Multiplayer does offer some respite to this travesty. You play on a 5x5 block, and you get a point for every row you knock out. A new row immediately fills in the gap, but this time with a Yoshi's head. Line up 5 Yoshi's head and receive a special bonus or punishment. These range from gaining or losing massive points, scrambling one player's cookies, losing control of one player's board, or placing a giant blind spot in one player's board. You play to a certain number of points, or until one player takes too long to clear a row (in which case he loses). On the one hand, this takes away the annoying luck based element of the single player game. But then again, it adds a whole new level of luck. Chances are, the game will move along slowly until one player gets five Yoshis. And then the bonus will massively change the course of the game. If you get lucky, you win! If not, you lose! How fun is that? Not very. It's different enough from the single player game to make it interesting to play, but it's simply not good enough to be fun on its own.

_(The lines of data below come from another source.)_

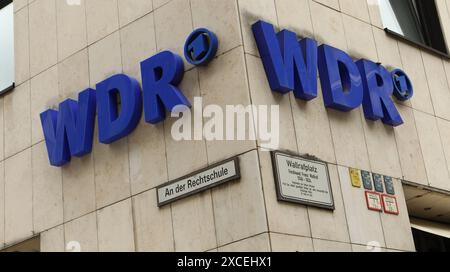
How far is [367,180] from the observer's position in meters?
13.1

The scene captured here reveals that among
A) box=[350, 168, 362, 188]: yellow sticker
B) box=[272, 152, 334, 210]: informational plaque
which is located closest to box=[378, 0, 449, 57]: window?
Result: box=[350, 168, 362, 188]: yellow sticker

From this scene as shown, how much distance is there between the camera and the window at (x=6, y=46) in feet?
53.9

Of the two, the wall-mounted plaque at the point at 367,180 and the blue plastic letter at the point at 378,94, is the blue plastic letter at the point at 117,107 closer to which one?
the wall-mounted plaque at the point at 367,180

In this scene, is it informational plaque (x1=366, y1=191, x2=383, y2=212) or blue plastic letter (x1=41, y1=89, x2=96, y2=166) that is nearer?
informational plaque (x1=366, y1=191, x2=383, y2=212)

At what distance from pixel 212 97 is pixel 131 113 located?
1475 mm

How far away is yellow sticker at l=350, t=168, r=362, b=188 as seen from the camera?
42.1ft

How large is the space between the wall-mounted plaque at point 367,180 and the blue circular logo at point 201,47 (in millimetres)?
2984

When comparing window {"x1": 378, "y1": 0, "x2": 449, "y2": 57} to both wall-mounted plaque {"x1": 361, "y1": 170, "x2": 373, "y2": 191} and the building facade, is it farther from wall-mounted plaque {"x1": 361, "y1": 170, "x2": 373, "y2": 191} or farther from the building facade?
wall-mounted plaque {"x1": 361, "y1": 170, "x2": 373, "y2": 191}

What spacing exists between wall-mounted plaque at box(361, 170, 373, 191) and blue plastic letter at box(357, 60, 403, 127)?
1032mm

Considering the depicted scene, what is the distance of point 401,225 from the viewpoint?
13430 mm
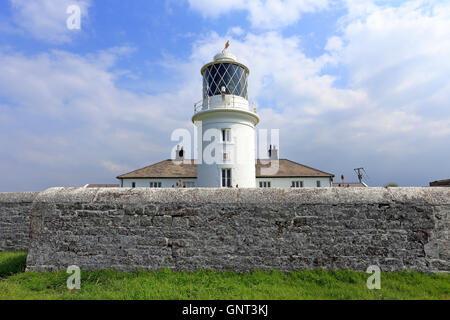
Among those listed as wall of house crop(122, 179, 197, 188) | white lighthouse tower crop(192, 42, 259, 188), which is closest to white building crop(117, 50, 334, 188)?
white lighthouse tower crop(192, 42, 259, 188)

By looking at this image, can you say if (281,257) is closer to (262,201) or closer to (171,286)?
(262,201)

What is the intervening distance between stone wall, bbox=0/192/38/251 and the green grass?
10.4 feet

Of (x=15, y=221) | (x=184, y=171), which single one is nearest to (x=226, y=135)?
(x=184, y=171)

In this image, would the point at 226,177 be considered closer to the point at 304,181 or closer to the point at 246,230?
the point at 246,230

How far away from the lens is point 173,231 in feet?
14.3

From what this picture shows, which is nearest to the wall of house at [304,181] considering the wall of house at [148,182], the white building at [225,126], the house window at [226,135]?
the wall of house at [148,182]

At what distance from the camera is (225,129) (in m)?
14.7

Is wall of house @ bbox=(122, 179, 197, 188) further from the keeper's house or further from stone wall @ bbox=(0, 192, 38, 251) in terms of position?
stone wall @ bbox=(0, 192, 38, 251)

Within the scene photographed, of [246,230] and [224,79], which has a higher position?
[224,79]

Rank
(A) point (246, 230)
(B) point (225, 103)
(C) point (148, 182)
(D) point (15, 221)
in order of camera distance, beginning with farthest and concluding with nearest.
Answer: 1. (C) point (148, 182)
2. (B) point (225, 103)
3. (D) point (15, 221)
4. (A) point (246, 230)

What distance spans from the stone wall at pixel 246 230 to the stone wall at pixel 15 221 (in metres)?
3.30

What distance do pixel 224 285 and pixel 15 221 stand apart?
6.94m

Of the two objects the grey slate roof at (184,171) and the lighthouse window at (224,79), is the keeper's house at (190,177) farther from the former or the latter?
the lighthouse window at (224,79)
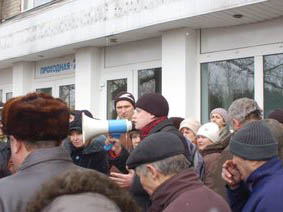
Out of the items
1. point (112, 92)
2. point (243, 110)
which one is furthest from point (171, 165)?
point (112, 92)

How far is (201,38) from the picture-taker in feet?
25.5

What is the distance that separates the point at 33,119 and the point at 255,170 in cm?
123

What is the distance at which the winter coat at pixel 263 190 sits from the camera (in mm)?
2381

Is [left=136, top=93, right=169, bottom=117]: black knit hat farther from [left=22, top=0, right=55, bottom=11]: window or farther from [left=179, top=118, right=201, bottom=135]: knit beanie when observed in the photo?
[left=22, top=0, right=55, bottom=11]: window

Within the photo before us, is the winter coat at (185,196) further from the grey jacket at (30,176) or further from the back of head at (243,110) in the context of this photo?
the back of head at (243,110)

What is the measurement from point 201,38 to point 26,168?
19.8ft

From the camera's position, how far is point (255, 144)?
2.60m

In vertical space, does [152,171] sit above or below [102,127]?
below

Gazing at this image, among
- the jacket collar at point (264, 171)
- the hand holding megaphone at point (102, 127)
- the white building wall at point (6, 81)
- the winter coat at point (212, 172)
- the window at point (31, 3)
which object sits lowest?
the winter coat at point (212, 172)

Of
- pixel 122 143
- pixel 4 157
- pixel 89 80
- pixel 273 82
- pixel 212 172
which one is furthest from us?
pixel 89 80

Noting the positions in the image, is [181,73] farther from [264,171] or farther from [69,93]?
[264,171]

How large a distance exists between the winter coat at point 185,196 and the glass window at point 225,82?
16.4 feet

Sad to say, the game just fails when it comes to the addiction test. You don't find yourself mindlessly playing the game over and over; instead you're wondering why you should bother. You just can't get into a game like this, as the flaws prohibit total immersion. How can you get into the game when the scrolling bothers you every time you use it? There's no need to develop any sort of strategy, as you either have too much or too little time to think about things. And the fact that winning relies more on luck then skill will turn you off as well. There's no feeling like you're going to improve, and no sense of accomplishment when you win a round. There's just no satisfaction involved. Not even an entirely different multiplayer cannot bring a spark into this game. And with better games like Dr Mario and Panel de Pon out there, Yoshi's Cookie offers nothing for fans. It's the weak point in Nintendo's Puzzle Collection, and not worth playing more than once.